20 ways to tell if you're officially "old"


  • While watching a streaming tv series featuring an actor you haven't seen recently, you can’t believe how old and decrepit he looks. Good grief, he’s your age or only a few years older, he should look better than that! You look him up on Wikipedia and learn he’s 14 years younger than you.
  • Your niece just became a grandmother.
  • You were always amused by friends who took sweaters to restaurants complaining the A/C was too cold, but now you do, too.
  • You won’t go to any venue that features live music because it makes your hearing aids screech, not to mention it is nauseating to see couples your age joylessly dancing to “Tie a Yellow Ribbon ‘Round the Old Oak Tree.” 
  • You can’t name one Taylor Swift song. 
  • When your new personal trainer asks your fitness goal, you tell him you want him to develop an exercise routine that will help you get your butt back because it has mysteriously disappeared which is why you don’t carry your cell phone — you need the curve of your butt to keep your pants from falling around your ankles and, even with a tight belt, they fall down whenever you put the damn phone in your pocket. 
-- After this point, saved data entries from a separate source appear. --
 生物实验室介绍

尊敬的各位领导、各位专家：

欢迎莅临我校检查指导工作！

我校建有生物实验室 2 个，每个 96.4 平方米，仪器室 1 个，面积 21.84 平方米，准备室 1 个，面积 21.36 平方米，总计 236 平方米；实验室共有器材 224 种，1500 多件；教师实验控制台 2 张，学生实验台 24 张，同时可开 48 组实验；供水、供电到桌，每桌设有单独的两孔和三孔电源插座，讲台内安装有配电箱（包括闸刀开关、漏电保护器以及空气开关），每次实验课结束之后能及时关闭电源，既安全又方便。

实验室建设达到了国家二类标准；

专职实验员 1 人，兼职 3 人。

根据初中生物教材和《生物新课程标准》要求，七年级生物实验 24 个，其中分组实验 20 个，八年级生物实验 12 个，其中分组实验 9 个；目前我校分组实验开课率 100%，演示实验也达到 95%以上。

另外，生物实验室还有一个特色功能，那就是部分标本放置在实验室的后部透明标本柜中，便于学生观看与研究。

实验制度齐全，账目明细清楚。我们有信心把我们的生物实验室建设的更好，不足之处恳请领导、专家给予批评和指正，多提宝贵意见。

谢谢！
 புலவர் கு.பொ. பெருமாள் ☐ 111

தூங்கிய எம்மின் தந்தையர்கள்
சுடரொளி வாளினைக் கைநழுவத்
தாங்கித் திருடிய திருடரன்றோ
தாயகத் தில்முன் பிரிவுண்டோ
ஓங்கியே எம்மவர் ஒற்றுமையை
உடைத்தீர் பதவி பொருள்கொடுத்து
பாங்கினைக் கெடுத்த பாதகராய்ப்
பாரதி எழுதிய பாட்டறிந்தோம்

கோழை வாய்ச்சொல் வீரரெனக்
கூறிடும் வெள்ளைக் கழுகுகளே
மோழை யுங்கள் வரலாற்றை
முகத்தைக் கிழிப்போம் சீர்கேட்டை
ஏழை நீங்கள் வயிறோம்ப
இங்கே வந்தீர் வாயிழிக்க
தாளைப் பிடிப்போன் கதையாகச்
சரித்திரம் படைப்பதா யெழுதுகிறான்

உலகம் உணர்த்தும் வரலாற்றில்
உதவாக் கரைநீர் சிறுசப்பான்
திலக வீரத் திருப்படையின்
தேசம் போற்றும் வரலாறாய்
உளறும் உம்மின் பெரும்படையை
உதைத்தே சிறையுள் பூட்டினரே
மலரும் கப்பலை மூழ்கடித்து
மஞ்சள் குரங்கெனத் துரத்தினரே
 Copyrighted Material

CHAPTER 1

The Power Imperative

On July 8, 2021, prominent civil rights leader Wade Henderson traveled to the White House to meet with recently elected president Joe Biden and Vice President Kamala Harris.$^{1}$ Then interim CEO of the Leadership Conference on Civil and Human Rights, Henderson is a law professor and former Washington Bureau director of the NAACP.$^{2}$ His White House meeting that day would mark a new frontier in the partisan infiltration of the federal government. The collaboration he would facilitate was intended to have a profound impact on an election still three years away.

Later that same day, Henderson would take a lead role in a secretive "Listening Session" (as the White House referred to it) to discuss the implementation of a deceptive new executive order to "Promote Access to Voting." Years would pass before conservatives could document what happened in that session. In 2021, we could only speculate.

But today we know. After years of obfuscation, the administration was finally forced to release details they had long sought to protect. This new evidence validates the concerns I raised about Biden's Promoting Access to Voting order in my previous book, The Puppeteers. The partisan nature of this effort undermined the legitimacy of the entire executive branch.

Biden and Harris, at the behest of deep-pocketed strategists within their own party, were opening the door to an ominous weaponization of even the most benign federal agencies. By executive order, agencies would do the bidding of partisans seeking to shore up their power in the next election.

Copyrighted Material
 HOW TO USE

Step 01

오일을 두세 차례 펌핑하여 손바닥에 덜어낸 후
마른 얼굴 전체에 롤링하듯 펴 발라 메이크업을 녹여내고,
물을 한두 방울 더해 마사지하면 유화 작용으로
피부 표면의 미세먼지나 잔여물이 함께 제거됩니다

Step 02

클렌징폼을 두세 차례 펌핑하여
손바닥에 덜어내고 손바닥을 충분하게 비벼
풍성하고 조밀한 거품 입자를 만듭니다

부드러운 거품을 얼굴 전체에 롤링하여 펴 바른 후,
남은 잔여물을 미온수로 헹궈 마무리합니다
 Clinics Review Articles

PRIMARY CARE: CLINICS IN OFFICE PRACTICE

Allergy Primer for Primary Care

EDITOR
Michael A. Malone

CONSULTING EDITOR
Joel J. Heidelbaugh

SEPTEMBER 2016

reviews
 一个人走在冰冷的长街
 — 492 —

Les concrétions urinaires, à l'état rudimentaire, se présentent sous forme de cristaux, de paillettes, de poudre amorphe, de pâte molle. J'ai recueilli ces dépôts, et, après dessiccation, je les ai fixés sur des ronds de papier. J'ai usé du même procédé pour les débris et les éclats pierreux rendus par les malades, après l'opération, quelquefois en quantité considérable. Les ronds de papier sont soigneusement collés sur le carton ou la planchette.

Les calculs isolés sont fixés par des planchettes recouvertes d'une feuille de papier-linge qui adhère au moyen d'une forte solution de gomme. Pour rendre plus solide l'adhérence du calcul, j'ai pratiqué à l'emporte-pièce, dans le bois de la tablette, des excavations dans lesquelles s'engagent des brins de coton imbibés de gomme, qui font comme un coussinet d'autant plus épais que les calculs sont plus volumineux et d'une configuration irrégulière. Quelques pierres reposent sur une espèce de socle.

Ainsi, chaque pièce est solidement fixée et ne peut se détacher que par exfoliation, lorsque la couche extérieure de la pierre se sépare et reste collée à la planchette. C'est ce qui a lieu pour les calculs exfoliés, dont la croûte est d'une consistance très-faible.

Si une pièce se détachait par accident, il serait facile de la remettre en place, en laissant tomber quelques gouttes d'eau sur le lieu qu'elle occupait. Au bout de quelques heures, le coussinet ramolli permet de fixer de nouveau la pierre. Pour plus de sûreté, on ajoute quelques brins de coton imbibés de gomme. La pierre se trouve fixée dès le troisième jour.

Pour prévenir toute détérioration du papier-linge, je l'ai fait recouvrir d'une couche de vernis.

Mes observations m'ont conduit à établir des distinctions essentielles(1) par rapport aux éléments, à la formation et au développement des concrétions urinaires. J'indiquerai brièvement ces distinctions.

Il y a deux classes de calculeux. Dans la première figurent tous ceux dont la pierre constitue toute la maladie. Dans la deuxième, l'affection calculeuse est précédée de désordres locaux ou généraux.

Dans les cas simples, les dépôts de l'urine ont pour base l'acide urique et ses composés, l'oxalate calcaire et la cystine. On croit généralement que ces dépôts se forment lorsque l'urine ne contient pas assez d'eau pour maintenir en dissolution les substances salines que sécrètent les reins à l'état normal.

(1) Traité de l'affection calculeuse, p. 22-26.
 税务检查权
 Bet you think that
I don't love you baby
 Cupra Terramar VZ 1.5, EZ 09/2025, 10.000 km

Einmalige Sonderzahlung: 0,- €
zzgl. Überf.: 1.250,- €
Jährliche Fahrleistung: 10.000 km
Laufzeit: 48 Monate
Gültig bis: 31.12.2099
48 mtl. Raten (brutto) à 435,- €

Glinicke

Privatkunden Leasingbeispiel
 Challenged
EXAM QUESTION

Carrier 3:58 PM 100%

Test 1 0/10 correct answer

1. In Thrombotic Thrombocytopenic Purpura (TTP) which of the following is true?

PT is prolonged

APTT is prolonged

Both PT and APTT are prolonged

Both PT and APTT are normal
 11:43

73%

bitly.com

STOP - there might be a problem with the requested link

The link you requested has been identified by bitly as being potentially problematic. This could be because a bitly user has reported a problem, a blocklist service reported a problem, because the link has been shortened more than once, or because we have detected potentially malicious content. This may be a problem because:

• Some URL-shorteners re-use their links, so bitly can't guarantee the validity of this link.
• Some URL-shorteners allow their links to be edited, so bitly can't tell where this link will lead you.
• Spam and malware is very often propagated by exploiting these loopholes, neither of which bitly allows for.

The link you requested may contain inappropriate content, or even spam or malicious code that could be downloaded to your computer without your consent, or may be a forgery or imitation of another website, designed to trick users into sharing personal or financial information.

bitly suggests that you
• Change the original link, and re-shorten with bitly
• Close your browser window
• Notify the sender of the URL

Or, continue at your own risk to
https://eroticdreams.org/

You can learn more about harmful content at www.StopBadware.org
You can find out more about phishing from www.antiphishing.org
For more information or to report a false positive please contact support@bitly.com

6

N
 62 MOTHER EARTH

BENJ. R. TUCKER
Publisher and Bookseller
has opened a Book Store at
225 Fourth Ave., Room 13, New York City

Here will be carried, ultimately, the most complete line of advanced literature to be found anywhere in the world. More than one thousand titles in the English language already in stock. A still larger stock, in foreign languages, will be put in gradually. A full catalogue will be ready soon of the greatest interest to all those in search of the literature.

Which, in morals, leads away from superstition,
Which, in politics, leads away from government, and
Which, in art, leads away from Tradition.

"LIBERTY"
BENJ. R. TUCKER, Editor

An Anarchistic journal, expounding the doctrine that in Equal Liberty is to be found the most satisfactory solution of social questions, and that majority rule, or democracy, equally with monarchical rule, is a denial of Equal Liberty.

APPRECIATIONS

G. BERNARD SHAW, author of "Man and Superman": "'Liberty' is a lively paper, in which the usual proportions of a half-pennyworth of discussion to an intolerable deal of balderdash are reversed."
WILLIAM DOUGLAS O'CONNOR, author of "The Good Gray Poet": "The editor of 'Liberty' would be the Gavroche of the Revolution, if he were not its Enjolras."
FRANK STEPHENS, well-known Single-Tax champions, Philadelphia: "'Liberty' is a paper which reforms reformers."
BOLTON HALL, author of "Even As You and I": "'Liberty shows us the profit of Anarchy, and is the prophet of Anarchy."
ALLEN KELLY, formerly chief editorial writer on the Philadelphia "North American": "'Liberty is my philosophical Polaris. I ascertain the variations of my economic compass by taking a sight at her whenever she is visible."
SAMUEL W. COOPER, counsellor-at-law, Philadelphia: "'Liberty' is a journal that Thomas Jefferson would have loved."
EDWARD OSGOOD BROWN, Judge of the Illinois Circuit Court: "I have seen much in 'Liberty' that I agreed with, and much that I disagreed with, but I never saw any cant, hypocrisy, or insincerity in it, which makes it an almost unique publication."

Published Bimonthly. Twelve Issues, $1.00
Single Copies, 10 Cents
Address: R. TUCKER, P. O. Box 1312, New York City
  • The day before a hurricane is to arrive, you tell your wife you are going to use your chain saw to remove the palm fronds that are brushing against the top of your pool cage which was damaged during the last hurricane, and that you need her to hold the ladder for you. She refuses, saying someone your age has no business being up on a ladder with a chain saw because you’re either going to fall and break your hip or decapitate yourself or her.  When she leaves, you do it anyway, and sawdust gets in your eyes because you didn’t wear protective goggles. The pain is excruciating and you wind up at the emergency eye clinic. Not that I know anyone this happened to. 
  • You’re 150 pages into a book before you realize you’ve read it before.
  • Friends are constantly sending you memes or posting on Facebook (used exclusively by old people) about how swell things were in their youth when kids drank water from hoses and didn’t have to wear bike helmets or seat belts. Yeah, the generation that produced Bill and Hillary Clinton, George W. Bush and Donald Trump sure knew what they were doing.
  • Your bridge partners, fellow oldsters, can rattle off the order in which every single card was played in round two of game four three weeks ago but can’t remember who dealt the last hand.
  • Hotel clerks ask if you need a disabled room or one near the elevator so you won’t have to walk so far.
  • As you are following a Buick down the highway, the jukebox in your head suddenly goes off, playing this jingle: “Wouldn’t you really rather have a Buick? A Buick, ’63 Buick.”  
  • Your bank has had six different names in the 43 years since you opened your account, but your account number has remained the same. The most recent check number you wrote was 30487. Not that you write more than one or two checks a month these days —you have all your bills on autopay because you worry you’ll forget to pay them.
  • As you and your wife are singing along to Carly Simon’s “You’re So Vain,” she points out that, for 45 years, you’ve been driving her crazy because you’ve had the lyrics wrong.  Simon’s not accusing the guy who’s so vain about having an affair with the “wife of a postman, wife of a postman.” She’s saying “wife of a close friend.”
  • You still have a landline. The only calls you receive on it are robocalls. You have been intending to have it disconnected but you never do because you’re attached to your phone number.
  • There was something else you wanted to list here but you can’t remember it.
  • As you’re finishing a post about the foibles of growing old, you feel a sudden burst of gratitude as you remember friends who would have given anything to live to be as old as you are. 
  • Because you have nothing more pressing to do today, you count the number of bullet points in this post to see if Dryden really listed 20 reasons or if he’s cheating you.